Bolączka ostrowian jest ogromna, bowiem opłata w minionym już sezonie grzewczym podskoczyła o 140%! Budżety wielu mieszkańców z tego powodu nie dopinają się. Ostatnio zgłosiła się do mnie seniorka z emeryturą na poziomie 1600 zł, nomen omen, z ulicy Kaliskiej, której rachunki za miejskie ciepło oscylowały w granicach 1000 zł miesięcznie w sezonie grzewczym. Parafrazując klasyka, można gorzko zapytać „Jak żyć, pani prezydent Klimek?” – przy tej drożyźnie, inflacji i wysokości wynagrodzeń, to naprawdę trudne, by ludzie funkcjonowali w takich warunkach. To jest pokłosie zarządzania miejskim sektorem komunalnym w ostatnich kilku latach. Oczywiście nasi rządzący miastem oponenci podnoszą zarzut, że za rządów Platformy w Ostrowie Wlkp. również wypłacano dywidendy w Ostrowskim Zakładzie Ciepłowniczym (OZC), ale wtedy jej sytuacja finansowa była stabilna. Dziś trzeba ją ratować, chociażby poręczeniami pożyczek.
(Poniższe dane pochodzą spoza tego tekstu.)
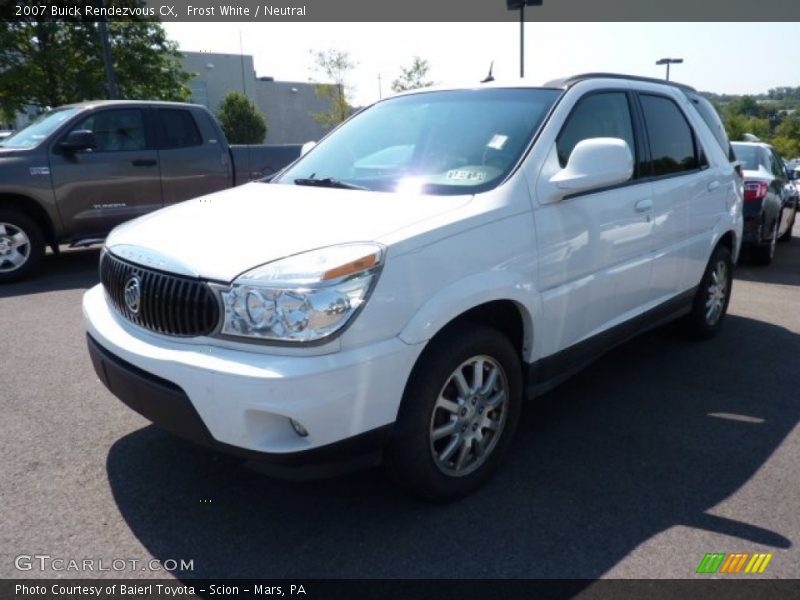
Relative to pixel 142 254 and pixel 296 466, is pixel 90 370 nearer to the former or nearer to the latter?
pixel 142 254

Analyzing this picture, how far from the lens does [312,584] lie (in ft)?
7.82

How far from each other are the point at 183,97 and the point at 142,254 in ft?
81.6

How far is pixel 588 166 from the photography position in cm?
311

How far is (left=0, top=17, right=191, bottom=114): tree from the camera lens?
20141 mm

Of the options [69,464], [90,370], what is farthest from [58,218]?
[69,464]

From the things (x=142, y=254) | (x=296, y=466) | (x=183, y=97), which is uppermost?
(x=183, y=97)

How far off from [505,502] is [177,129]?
7086 mm

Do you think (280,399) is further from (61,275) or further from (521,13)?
(521,13)

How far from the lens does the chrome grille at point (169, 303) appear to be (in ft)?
8.04

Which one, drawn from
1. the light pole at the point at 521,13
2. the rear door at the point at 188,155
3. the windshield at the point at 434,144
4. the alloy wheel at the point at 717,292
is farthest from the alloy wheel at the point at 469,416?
the light pole at the point at 521,13

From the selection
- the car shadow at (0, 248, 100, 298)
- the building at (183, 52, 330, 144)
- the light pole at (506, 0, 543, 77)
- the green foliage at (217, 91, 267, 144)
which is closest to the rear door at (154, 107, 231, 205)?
the car shadow at (0, 248, 100, 298)

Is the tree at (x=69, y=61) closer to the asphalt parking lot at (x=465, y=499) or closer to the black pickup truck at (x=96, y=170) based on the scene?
the black pickup truck at (x=96, y=170)

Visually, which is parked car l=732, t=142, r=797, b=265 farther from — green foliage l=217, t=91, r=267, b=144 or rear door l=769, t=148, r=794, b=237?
green foliage l=217, t=91, r=267, b=144

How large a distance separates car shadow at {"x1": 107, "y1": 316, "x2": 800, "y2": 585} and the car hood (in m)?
1.05
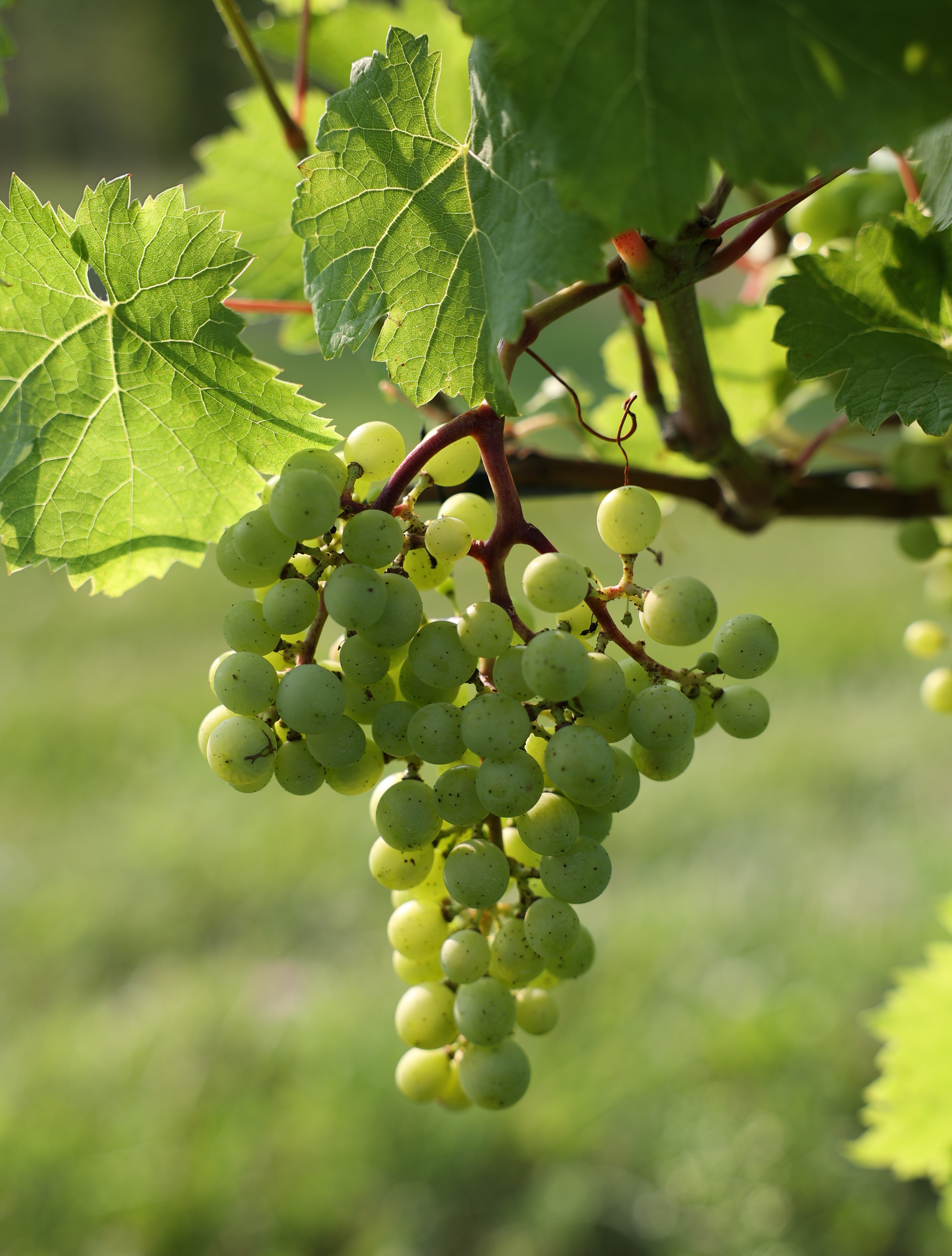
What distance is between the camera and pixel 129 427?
0.45m

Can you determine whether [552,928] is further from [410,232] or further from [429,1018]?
[410,232]

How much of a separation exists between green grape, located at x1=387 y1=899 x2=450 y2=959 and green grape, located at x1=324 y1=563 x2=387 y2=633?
178mm

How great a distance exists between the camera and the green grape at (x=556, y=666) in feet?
1.17

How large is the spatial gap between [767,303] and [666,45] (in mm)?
193

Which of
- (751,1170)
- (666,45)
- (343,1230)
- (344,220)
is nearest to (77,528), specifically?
(344,220)

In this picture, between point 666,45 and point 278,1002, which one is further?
point 278,1002

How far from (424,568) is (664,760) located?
0.13 metres

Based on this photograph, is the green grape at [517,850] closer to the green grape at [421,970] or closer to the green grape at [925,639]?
the green grape at [421,970]

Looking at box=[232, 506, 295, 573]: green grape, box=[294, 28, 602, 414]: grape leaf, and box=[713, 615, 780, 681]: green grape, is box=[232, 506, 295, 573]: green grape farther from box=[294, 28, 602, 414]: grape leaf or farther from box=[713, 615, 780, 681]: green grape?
box=[713, 615, 780, 681]: green grape

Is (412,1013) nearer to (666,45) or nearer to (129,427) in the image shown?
(129,427)

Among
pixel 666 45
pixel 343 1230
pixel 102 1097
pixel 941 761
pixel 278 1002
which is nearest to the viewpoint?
pixel 666 45

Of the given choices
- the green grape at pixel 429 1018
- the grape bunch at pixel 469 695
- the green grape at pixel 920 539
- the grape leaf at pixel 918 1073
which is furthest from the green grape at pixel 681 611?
the grape leaf at pixel 918 1073

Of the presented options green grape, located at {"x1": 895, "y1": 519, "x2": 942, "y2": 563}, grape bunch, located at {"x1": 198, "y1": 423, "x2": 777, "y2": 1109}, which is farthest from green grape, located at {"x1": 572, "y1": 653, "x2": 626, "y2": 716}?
green grape, located at {"x1": 895, "y1": 519, "x2": 942, "y2": 563}

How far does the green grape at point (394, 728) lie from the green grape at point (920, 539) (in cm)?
50
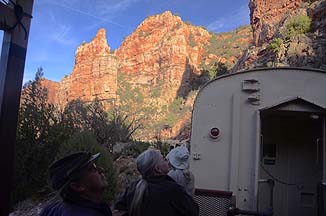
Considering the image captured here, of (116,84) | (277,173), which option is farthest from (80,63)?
(277,173)

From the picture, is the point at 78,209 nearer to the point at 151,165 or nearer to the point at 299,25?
the point at 151,165

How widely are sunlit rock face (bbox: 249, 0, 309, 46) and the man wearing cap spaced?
131 feet

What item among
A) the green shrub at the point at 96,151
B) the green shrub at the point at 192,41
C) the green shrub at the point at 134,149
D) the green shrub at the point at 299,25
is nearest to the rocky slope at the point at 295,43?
the green shrub at the point at 299,25

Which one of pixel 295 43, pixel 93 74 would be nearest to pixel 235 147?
pixel 295 43

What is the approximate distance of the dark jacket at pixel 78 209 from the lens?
5.95 feet

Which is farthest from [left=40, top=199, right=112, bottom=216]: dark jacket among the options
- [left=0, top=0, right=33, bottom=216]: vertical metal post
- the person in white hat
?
the person in white hat

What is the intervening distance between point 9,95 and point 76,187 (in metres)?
0.57

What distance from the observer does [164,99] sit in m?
80.1

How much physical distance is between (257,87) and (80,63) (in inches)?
3816

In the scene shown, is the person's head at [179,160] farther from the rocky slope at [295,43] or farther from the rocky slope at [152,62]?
the rocky slope at [152,62]

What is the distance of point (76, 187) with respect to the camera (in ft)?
6.30

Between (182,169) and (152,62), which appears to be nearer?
(182,169)

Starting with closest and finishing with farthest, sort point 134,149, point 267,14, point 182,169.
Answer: point 182,169
point 134,149
point 267,14

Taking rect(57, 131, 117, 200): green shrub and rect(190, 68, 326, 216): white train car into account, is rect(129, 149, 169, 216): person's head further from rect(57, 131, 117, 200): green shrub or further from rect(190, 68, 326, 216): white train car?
rect(57, 131, 117, 200): green shrub
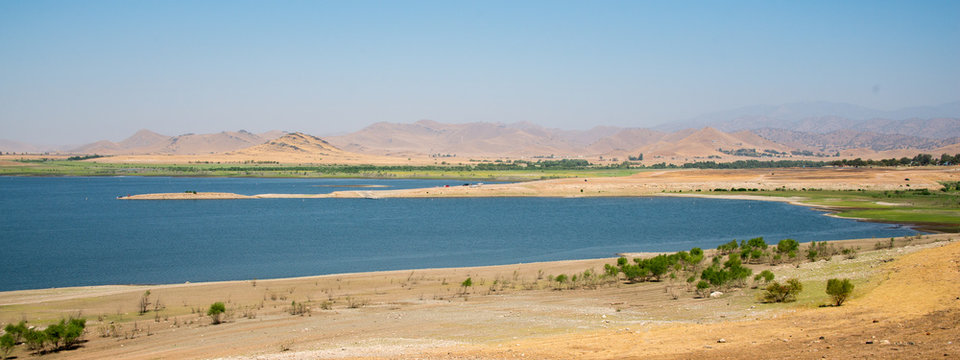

Z czego może wynikać taki stan ekonomiczny spółki?
Uważam, że OZC nie wszedł infrastrukturalnie w XXI wiek. Brałem udział w cyklu szkoleń Komisji Europejskiej „Energy Cities”, podczas którego słuchałem, jak w różnych europejskich miastach rozwiązywane są problemy w ciepłownictwie. Z zazdrością słuchałem przykładów, nawet z Bałkanów, których przedstawiciele mówili o sieci miejskiej zasilanej pompami ciepła wysokiej mocy. Tego dążenia do elektryfikacji sieci miejskiej w Ostrowie Wlkp. osobiście nie widzę, choć poza korzyścią środowiskową i ekonomiczną, pozwoliłoby nam to dodatkowo unikać kosztów związanych z uprawnieniami do emisji CO2. Z drugiej strony nic nie zrobiono z pomysłem powstania biogazowni, a ewentualna – usilnie forsowana – lokalizacja spalarni odpadów, co z różnych powodów uważam za pomysł perspektywicznie nieopłacalny, dodatkowo budzi zaniepokojenie ostrowian ze względu na bliskość osiedla mieszkaniowego i brak woli władz do otwartej rozmowy z protestującymi.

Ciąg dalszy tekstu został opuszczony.